Handsewn leathers have traditionally been vegetable tanned rather than chrome tanned. Handsewn leathers have also traditionally been among the heaviest weight (thickness) offered by most tanneries because many penny loafers are unlined to this day. A vegetable tannage gives the leather particular wear and flex qualities and in a well-made shoe produces a characteristic break on the vamp.

As to the ‘plastic’ quality seen in corrected grain and handsewn shoes many forum members find so unattractive, there are reasons for that. Here’s a big one: Handsewn and other corrected grain leathers I first knew over forty years ago aren’t the same as those being produced today because many of the materials commonly used to finish corrected grain leathers back then are simply no longer available to tanners. As a result, the overall look of these leathers has suffered.


----------



## Starch (Jun 28, 2010)

I don't know where you (the OP, that is) are: Hong Kong? The questions in the posts suggest that's not right. Who knows.

Just additional data points:

- I got some decent AE penny loafers for sub $100 at Nordstrom Rack. Presumably not an option in Hong Kong, but it possibly in other places, if you're lucky.

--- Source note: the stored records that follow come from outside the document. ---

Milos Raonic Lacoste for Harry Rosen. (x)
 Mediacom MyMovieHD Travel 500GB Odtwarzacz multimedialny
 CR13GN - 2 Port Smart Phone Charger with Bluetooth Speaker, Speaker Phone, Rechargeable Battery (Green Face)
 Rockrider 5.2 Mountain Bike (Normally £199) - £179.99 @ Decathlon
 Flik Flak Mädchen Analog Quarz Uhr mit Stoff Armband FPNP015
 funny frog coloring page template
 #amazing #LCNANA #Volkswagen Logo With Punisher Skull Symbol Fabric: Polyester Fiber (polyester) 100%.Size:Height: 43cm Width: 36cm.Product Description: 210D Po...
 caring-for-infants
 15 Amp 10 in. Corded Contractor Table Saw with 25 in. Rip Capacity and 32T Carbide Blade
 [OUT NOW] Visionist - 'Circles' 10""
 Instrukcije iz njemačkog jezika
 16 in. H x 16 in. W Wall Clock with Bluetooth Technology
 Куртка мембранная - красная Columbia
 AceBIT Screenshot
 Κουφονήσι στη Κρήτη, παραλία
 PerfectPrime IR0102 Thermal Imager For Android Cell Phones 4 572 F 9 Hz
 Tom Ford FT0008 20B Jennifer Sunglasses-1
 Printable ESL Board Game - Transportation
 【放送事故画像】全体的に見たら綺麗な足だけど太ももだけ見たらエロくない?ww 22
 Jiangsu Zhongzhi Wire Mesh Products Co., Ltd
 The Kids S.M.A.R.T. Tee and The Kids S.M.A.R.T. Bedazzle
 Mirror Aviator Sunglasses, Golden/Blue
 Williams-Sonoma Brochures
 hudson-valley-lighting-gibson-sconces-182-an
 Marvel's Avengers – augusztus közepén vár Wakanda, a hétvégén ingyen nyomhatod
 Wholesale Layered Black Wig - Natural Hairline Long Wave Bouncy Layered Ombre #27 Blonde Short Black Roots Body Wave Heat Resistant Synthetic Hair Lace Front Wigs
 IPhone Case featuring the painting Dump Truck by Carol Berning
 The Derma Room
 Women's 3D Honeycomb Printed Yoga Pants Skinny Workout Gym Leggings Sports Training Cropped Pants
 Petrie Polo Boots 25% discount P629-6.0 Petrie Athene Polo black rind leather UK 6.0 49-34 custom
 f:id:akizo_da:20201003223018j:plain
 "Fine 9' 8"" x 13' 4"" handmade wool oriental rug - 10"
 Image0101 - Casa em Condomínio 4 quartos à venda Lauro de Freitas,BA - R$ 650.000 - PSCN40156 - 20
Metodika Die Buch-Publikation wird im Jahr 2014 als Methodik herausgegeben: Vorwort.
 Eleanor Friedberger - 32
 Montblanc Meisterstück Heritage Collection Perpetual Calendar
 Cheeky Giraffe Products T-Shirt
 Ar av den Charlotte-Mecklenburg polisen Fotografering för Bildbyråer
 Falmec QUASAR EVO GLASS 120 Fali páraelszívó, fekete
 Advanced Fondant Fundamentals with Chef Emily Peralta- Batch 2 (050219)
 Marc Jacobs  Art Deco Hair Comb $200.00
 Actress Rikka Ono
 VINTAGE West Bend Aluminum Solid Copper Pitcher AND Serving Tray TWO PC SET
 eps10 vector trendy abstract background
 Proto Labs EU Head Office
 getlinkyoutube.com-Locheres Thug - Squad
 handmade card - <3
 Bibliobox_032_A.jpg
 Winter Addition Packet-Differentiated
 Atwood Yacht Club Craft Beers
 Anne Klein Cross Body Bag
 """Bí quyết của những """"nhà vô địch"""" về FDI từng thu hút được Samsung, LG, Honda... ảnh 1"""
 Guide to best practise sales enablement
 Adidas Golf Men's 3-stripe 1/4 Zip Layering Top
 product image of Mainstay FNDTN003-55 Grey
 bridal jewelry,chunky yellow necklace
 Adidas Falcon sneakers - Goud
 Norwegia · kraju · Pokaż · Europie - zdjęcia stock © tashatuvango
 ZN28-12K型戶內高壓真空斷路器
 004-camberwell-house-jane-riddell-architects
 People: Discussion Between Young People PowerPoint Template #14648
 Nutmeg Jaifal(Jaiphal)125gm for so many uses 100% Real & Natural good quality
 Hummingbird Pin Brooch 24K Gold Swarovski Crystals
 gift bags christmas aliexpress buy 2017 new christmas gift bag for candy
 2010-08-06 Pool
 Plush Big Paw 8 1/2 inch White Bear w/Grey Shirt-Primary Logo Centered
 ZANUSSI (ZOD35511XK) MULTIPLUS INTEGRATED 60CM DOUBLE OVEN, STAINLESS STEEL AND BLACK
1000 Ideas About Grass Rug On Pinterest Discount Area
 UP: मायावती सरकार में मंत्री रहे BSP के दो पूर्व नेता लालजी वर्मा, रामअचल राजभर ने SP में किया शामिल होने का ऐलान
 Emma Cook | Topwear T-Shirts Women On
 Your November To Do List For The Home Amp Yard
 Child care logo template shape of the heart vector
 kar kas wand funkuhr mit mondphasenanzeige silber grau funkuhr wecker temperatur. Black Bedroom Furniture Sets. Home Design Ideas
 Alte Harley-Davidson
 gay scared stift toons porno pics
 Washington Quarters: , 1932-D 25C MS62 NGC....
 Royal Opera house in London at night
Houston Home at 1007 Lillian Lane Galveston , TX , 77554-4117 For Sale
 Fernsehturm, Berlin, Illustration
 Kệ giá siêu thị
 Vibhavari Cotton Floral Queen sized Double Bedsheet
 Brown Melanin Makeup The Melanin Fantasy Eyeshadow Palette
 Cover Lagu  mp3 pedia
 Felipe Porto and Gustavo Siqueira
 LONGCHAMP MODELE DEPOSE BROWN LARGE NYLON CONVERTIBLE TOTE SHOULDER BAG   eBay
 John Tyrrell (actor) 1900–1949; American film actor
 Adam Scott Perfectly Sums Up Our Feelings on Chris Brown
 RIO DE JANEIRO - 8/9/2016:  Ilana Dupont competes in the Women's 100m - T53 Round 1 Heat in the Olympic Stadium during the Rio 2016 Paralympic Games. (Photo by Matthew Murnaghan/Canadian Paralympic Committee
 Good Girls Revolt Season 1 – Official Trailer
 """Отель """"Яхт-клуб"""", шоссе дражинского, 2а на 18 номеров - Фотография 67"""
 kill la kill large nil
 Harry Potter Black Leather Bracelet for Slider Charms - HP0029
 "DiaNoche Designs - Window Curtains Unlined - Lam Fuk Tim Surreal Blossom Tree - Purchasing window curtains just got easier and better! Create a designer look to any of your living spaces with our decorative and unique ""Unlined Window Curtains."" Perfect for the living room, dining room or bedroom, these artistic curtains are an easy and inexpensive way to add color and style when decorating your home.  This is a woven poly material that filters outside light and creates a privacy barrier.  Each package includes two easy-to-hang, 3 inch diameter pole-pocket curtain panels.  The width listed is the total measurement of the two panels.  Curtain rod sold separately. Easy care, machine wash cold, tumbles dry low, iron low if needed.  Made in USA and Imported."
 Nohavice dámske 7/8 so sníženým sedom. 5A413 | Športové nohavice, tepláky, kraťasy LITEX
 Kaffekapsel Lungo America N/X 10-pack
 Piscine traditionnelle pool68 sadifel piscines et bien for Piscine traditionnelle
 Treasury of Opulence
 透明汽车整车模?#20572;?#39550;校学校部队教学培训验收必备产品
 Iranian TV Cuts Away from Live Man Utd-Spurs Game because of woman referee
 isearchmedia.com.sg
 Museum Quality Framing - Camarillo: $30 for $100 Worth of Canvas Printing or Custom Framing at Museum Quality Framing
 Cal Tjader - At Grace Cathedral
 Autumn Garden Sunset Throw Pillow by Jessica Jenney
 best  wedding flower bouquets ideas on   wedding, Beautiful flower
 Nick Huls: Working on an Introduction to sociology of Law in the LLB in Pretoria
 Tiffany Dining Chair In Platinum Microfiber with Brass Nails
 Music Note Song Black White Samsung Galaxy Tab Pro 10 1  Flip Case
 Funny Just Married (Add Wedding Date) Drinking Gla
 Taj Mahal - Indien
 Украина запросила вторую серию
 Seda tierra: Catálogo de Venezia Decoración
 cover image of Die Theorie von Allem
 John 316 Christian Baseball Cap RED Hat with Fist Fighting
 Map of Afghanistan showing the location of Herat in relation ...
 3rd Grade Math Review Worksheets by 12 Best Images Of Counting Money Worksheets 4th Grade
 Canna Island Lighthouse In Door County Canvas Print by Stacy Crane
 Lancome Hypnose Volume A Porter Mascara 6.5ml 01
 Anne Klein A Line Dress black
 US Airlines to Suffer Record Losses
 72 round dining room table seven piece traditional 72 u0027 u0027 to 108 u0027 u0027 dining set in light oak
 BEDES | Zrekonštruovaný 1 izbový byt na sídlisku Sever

- On the original question (which has, I guess, been answered): penny loafers on an 18-year-old intern in an architecture office? That's no-brainer: perfectly acceptable.


----------



## The Rambler (Feb 18, 2010)

calf: your expertise in these matters is always appreciated!


----------



## DoghouseReilly (Jul 25, 2010)

The Rambler said:


> calf: your expertise in these matters is always appreciated!


Agreed. Good post, Calf. I always find your posts informative; they are the epitome of quality over quantity.


----------



## Jovan (Mar 7, 2006)

Dude, call the AE Shoe Bank like mhj suggested. It's a much better investment.


----------



## hockeyinsider (May 8, 2006)

hockeyinsider said:


> The only sub-$100 loafers that I have seen are the ones from LL Bean.


I meant to say the only ones with non-rubber soles.


----------



## dcjacobson (Jun 25, 2007)

> but my mom happens to be a fan of Cole Haan and at around $120, I am pretty sure I can get my mom to get me the Pinch Penny.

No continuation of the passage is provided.